-- Start Record set --

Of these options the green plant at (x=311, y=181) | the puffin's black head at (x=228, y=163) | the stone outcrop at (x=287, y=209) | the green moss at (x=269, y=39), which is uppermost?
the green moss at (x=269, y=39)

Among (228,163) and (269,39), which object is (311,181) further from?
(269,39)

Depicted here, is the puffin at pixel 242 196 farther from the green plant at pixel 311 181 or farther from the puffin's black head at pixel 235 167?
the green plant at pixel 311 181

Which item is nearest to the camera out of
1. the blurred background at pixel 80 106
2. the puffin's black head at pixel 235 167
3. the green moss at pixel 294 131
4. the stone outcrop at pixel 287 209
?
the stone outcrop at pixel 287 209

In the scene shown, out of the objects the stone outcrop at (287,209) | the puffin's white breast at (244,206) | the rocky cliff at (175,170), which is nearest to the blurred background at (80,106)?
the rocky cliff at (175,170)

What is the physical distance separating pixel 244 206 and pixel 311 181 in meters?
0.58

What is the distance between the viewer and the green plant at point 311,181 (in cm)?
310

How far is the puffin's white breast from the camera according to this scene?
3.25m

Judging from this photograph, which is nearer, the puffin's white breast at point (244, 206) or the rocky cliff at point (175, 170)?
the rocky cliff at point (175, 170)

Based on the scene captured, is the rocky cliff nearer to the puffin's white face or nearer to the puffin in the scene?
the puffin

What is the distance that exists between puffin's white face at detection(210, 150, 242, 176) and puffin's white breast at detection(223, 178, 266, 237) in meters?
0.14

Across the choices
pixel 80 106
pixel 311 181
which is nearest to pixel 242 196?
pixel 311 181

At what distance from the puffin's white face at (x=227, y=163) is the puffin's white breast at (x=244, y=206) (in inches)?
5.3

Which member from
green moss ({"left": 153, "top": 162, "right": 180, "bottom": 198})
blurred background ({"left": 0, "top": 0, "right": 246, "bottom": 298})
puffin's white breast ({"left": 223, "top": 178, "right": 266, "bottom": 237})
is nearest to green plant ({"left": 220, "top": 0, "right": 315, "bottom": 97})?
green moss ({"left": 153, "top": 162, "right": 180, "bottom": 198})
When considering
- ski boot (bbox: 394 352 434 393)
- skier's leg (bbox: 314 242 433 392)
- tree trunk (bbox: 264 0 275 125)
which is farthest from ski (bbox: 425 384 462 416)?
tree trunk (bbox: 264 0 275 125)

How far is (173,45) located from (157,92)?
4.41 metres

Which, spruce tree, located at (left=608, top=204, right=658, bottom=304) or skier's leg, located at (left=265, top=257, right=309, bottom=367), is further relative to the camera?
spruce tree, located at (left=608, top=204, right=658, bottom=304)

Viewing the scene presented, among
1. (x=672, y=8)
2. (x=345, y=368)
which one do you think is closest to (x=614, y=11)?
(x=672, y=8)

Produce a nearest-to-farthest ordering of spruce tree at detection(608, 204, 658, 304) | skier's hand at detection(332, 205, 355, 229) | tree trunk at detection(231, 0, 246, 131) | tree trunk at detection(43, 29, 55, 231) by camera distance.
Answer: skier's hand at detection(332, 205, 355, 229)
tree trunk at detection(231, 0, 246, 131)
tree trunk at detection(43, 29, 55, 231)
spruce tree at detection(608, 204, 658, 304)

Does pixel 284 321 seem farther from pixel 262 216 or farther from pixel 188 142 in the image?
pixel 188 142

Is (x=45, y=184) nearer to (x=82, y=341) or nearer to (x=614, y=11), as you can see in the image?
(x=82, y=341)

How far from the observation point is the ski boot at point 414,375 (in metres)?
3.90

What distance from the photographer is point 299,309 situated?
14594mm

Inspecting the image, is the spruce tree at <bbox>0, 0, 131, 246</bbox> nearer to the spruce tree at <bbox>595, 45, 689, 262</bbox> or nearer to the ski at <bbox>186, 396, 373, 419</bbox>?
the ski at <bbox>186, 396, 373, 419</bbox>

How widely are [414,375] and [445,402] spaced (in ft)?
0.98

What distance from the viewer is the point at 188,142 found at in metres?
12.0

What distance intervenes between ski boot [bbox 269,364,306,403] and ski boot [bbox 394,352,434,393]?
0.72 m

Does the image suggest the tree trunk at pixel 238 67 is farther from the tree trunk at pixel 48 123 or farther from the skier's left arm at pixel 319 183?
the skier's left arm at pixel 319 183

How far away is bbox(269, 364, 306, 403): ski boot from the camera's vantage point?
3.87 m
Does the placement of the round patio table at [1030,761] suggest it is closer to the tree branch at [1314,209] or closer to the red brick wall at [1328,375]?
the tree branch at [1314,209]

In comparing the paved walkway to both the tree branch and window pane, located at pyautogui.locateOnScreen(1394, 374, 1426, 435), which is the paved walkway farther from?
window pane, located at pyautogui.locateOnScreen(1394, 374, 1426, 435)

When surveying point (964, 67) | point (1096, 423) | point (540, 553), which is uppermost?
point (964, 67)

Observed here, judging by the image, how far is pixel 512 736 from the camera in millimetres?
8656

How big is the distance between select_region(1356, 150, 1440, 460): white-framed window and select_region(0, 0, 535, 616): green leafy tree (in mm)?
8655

-- End Record set --

*To be done*. Copy out exactly the lines between the line with "In comparing the" and the last line of the entries, counting both of those lines.

*Output for this exercise*.
In comparing the paved walkway to both the tree branch and window pane, located at pyautogui.locateOnScreen(1394, 374, 1426, 435), which is the paved walkway farther from?
window pane, located at pyautogui.locateOnScreen(1394, 374, 1426, 435)

When surveying point (964, 67) | point (1096, 423) | point (540, 553), which is uppermost?
point (964, 67)

Observed here, judging by the image, how far is pixel 512 736 from the camera in millimetres?
8656

How big is the distance between select_region(1356, 150, 1440, 460): white-framed window and select_region(0, 0, 535, 616): green leafy tree (in mm)?
8655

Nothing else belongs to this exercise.